# Your objective
As soon as the line containing "genus: Lepus" appears, copy it and every following line word for word until the records end.

# Saved data entries
=== Begin Enclosure ===

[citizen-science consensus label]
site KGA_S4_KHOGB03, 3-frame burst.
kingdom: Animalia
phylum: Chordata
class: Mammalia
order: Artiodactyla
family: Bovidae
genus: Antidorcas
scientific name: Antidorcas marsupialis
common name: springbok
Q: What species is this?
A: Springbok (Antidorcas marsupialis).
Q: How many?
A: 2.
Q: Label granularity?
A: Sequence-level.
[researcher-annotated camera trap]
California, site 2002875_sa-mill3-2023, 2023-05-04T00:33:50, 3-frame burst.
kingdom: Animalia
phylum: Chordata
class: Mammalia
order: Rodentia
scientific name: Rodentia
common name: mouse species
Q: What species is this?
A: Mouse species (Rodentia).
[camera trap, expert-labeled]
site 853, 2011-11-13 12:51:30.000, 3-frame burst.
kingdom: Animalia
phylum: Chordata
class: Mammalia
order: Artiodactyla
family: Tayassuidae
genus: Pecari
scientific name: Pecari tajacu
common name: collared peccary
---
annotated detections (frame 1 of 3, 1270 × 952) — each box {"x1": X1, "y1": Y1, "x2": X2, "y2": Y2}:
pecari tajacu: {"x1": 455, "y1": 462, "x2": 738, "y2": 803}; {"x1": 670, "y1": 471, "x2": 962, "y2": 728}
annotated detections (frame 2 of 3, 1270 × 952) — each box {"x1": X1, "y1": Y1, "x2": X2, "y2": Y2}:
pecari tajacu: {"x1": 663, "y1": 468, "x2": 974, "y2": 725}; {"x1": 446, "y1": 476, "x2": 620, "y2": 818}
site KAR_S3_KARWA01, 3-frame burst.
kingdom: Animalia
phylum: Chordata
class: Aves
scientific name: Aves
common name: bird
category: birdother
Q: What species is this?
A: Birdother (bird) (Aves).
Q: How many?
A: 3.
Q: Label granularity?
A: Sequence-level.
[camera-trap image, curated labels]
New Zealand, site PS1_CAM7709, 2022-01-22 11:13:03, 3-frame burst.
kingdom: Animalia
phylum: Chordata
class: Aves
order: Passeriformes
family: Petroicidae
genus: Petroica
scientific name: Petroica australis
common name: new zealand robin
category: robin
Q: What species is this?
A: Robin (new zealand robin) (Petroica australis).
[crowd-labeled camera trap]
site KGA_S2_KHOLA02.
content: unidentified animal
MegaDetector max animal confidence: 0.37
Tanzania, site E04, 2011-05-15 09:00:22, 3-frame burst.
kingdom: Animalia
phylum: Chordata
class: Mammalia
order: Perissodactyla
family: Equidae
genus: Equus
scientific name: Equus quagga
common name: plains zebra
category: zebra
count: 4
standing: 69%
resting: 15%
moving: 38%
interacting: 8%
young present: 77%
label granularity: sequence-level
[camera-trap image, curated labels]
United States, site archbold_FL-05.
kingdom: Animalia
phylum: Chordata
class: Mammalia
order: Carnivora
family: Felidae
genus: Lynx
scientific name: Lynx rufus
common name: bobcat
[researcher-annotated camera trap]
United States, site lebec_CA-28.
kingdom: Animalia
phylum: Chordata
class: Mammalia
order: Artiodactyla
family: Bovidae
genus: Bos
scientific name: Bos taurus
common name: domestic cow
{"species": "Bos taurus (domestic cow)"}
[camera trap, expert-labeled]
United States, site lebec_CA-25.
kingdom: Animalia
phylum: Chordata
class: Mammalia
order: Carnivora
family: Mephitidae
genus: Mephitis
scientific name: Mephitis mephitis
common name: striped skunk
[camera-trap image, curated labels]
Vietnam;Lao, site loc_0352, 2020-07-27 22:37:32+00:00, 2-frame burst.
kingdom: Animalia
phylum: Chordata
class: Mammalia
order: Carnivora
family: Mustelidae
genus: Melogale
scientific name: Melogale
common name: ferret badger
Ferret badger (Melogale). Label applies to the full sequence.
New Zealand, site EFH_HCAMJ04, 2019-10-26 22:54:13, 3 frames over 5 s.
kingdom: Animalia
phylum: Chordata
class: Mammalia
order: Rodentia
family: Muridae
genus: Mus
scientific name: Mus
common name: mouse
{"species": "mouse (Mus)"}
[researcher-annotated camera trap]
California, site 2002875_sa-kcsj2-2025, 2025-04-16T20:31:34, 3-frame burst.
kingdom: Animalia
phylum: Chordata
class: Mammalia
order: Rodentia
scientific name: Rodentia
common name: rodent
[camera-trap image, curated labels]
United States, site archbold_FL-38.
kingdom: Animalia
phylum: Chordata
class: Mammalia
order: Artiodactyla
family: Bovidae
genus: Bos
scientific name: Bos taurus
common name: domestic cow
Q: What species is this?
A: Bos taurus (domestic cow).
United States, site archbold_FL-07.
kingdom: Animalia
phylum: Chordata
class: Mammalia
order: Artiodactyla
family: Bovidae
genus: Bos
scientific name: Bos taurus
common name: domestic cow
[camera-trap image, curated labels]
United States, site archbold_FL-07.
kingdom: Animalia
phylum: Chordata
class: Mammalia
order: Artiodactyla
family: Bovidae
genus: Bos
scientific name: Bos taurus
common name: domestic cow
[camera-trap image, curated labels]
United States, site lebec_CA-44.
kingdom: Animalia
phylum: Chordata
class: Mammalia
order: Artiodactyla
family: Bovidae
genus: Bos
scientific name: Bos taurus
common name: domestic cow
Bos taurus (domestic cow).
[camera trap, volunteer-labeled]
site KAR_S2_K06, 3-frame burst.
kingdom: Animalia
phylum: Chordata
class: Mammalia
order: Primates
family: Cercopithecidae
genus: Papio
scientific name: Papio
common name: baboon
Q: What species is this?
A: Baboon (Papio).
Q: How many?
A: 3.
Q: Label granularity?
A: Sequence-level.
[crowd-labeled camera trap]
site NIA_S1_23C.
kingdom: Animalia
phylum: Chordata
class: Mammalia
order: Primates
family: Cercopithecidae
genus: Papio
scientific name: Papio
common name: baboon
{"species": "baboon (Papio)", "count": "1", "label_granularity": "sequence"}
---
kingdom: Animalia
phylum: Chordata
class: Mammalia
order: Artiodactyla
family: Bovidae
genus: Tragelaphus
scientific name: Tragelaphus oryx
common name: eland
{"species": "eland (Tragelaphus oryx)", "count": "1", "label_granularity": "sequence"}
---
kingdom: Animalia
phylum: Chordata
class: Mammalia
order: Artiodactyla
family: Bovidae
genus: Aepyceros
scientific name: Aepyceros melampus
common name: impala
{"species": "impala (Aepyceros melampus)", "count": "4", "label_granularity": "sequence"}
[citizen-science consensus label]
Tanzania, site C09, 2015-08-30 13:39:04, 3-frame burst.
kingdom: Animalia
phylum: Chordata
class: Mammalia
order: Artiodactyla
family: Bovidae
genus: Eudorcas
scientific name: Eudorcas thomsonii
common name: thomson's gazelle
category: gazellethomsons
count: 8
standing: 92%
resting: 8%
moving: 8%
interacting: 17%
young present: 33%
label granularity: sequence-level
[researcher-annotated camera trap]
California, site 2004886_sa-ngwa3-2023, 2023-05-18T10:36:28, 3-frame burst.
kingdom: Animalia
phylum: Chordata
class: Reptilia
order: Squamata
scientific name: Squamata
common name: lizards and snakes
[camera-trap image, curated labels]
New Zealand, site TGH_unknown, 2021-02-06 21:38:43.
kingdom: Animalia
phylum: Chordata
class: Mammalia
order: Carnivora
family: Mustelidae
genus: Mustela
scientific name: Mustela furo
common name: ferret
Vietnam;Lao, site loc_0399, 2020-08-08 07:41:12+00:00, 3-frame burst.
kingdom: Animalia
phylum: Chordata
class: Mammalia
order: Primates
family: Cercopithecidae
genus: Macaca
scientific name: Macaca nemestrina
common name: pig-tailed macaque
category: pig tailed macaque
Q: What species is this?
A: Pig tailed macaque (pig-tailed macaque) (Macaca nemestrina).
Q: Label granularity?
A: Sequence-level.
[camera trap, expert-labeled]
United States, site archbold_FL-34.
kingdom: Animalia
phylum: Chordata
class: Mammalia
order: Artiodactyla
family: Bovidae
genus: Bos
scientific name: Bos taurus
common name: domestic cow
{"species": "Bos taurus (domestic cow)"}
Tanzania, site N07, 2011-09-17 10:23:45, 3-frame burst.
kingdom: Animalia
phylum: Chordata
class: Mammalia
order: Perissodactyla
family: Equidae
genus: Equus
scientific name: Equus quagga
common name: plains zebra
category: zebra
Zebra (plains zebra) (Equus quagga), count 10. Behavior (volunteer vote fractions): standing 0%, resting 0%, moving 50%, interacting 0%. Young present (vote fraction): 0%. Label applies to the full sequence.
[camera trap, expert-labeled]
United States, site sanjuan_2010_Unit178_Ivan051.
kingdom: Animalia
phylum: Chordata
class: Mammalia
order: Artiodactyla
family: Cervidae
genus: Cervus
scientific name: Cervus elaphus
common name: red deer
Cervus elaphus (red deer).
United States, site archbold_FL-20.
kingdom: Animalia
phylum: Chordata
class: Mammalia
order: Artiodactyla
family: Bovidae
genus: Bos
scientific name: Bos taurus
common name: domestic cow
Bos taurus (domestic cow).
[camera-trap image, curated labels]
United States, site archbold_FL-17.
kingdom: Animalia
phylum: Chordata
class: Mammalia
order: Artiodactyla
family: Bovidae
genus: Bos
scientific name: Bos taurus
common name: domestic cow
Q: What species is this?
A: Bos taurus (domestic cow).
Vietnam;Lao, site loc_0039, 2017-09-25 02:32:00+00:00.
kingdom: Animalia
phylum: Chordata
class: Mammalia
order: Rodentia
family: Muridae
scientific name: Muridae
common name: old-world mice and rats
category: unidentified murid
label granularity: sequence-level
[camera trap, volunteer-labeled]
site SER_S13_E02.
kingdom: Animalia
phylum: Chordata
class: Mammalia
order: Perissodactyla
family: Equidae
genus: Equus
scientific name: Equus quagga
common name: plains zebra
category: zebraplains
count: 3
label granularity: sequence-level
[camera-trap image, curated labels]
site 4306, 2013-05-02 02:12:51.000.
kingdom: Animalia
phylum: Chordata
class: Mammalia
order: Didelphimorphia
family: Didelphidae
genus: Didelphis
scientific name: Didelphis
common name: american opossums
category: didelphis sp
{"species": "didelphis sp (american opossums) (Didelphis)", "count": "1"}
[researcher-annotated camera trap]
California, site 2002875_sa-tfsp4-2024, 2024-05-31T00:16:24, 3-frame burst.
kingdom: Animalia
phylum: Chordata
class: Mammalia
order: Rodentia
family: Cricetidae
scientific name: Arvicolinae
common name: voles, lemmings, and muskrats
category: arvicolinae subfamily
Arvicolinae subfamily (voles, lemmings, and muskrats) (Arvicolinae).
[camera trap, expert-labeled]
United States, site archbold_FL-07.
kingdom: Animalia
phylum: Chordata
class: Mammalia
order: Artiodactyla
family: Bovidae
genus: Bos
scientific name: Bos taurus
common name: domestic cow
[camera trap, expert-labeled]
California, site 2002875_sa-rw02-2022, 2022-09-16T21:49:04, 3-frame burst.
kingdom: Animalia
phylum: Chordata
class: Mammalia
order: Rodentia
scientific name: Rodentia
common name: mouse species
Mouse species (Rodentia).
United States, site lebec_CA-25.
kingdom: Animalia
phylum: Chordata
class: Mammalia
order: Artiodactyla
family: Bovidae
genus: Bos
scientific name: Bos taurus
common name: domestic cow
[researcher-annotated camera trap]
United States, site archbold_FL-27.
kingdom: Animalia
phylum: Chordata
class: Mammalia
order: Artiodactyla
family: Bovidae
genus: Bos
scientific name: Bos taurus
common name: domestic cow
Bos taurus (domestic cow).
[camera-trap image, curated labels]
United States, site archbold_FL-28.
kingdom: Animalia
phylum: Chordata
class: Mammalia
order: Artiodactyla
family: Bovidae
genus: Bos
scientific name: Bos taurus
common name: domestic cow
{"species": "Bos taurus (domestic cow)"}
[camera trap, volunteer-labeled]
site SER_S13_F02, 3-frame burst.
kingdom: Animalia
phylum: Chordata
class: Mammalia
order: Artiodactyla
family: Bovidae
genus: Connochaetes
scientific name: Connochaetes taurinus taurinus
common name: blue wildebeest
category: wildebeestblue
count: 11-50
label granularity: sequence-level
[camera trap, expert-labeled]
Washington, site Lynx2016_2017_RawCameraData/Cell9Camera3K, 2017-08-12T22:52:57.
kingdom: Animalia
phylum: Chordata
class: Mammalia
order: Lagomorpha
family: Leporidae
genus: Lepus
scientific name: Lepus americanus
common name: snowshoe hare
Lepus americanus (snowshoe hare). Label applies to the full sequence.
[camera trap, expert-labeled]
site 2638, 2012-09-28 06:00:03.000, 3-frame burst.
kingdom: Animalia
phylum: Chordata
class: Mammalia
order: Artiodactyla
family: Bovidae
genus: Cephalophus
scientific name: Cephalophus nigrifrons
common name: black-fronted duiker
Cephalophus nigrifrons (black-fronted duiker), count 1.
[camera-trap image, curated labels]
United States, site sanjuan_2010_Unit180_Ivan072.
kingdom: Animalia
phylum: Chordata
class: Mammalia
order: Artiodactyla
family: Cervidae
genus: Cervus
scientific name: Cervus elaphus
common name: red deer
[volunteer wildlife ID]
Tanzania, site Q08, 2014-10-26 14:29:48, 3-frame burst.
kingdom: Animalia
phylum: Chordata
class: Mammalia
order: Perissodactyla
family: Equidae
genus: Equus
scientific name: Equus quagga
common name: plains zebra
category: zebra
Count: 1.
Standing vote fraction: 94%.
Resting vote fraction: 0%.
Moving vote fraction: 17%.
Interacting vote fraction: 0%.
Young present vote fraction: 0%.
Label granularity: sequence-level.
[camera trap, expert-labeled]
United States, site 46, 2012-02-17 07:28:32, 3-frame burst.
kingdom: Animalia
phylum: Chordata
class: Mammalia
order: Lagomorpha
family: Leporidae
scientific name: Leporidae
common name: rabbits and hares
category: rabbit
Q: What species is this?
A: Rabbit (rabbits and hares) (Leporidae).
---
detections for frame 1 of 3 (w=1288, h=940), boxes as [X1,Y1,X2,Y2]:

=== End Enclosure ===

# Finished task
genus: Lepus
scientific name: Lepus americanus
common name: snowshoe hare
Lepus americanus (snowshoe hare). Label applies to the full sequence.
[camera trap, expert-labeled]
site 2638, 2012-09-28 06:00:03.000, 3-frame burst.
kingdom: Animalia
phylum: Chordata
class: Mammalia
order: Artiodactyla
family: Bovidae
genus: Cephalophus
scientific name: Cephalophus nigrifrons
common name: black-fronted duiker
Cephalophus nigrifrons (black-fronted duiker), count 1.
[camera-trap image, curated labels]
United States, site sanjuan_2010_Unit180_Ivan072.
kingdom: Animalia
phylum: Chordata
class: Mammalia
order: Artiodactyla
family: Cervidae
genus: Cervus
scientific name: Cervus elaphus
common name: red deer
[volunteer wildlife ID]
Tanzania, site Q08, 2014-10-26 14:29:48, 3-frame burst.
kingdom: Animalia
phylum: Chordata
class: Mammalia
order: Perissodactyla
family: Equidae
genus: Equus
scientific name: Equus quagga
common name: plains zebra
category: zebra
Count: 1.
Standing vote fraction: 94%.
Resting vote fraction: 0%.
Moving vote fraction: 17%.
Interacting vote fraction: 0%.
Young present vote fraction: 0%.
Label granularity: sequence-level.
[camera trap, expert-labeled]
United States, site 46, 2012-02-17 07:28:32, 3-frame burst.
kingdom: Animalia
phylum: Chordata
class: Mammalia
order: Lagomorpha
family: Leporidae
scientific name: Leporidae
common name: rabbits and hares
category: rabbit
Q: What species is this?
A: Rabbit (rabbits and hares) (Leporidae).
---
detections for frame 1 of 3 (w=1288, h=940), boxes as [X1,Y1,X2,Y2]:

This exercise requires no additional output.